The competitive flat season is now over, the stragglers are now having their concluding runs of the long season, visibly running on hot-air. The lower rated horses are searching for glory on the all-weather now the bigger stables are taking a well-earned break. Owners needs some sort of prize-money to keep the show on the road. That leaves punters in the dilemma of struggling to read the flat form angles. Perceptibly the flat ”winter form” don’t make straightforward reading. Its undependable, a lot of guesswork and market-movers is your only chance of a winner realistically.

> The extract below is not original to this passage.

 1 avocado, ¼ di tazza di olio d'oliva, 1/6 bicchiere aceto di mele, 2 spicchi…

The similar situation can be related to the fresh national hunt season, as most of the participants are coming back of extensive breaks, bookies pricing them up on last season’s form figures, preying on the vulnerable punters giving them prohibitive odds for a thoroughbred on their seasonal return. Generally, a group one winning horse can go off 1/3, that rates no value for a theoretically ring-rusty horse who is not going to be given a power-packed ride on return, a good blow out Is more the design. It’s a long season in front of them, why would any trainer want to play their hand-fully in November.

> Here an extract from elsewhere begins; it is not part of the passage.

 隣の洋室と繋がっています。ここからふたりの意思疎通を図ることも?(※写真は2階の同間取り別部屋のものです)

The majority of the star horses are ready to roll on return, but no way do they merits punters backing them as long odds on shot, one loss will almost eat away at all the winning one’s profit if you do your maths properly it’s a win-win situation for bookies. The punters are being given zero value.

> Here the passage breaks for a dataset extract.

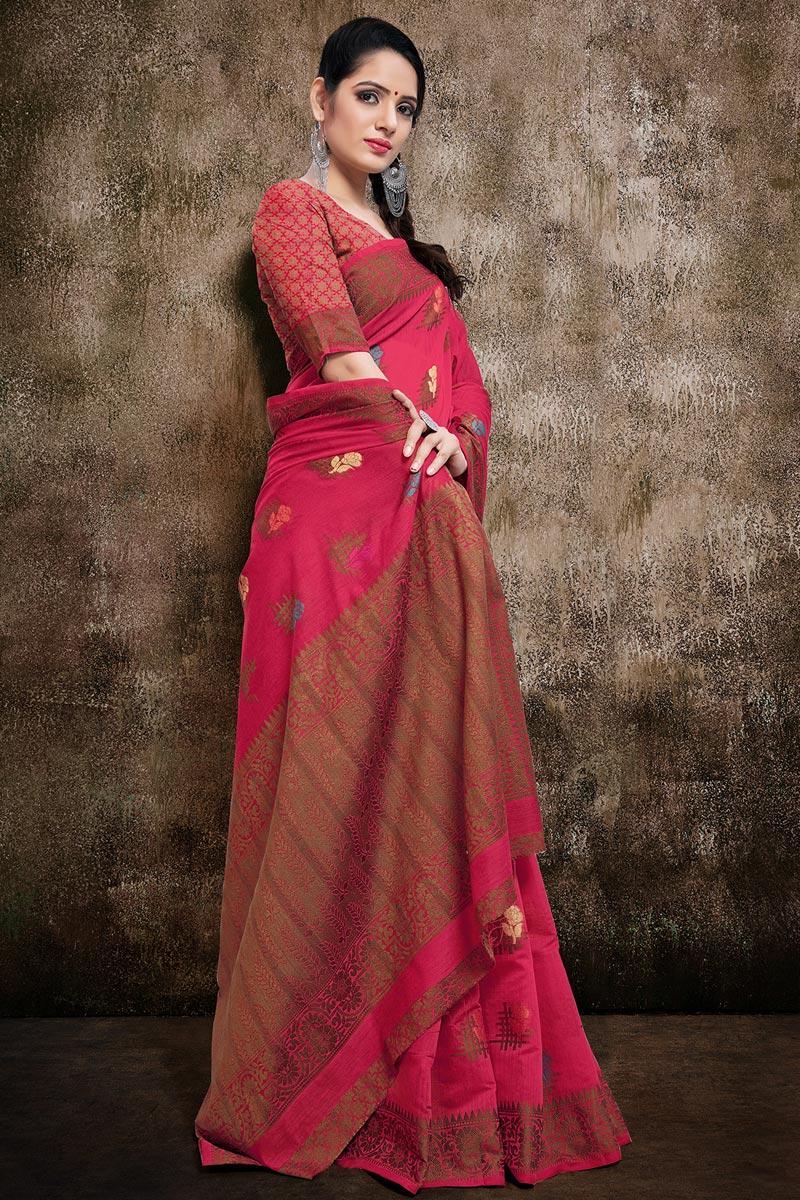 Rani Color Stylish Casual Wear Cotton Silk Fabric Weaving Work Saree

I have talked to several prominent trainers who have all stated
“Our horses will be trying first time out however they sometimes need a good run to find their stride fully”
Them sort of statements put everything into perspective punters need to more sensible. The racing now is more of a watching brief. Keep your powder dry for the mouth-watering December racing when there are more attractive assignments to be won and the contenders are more equipped to be competitive.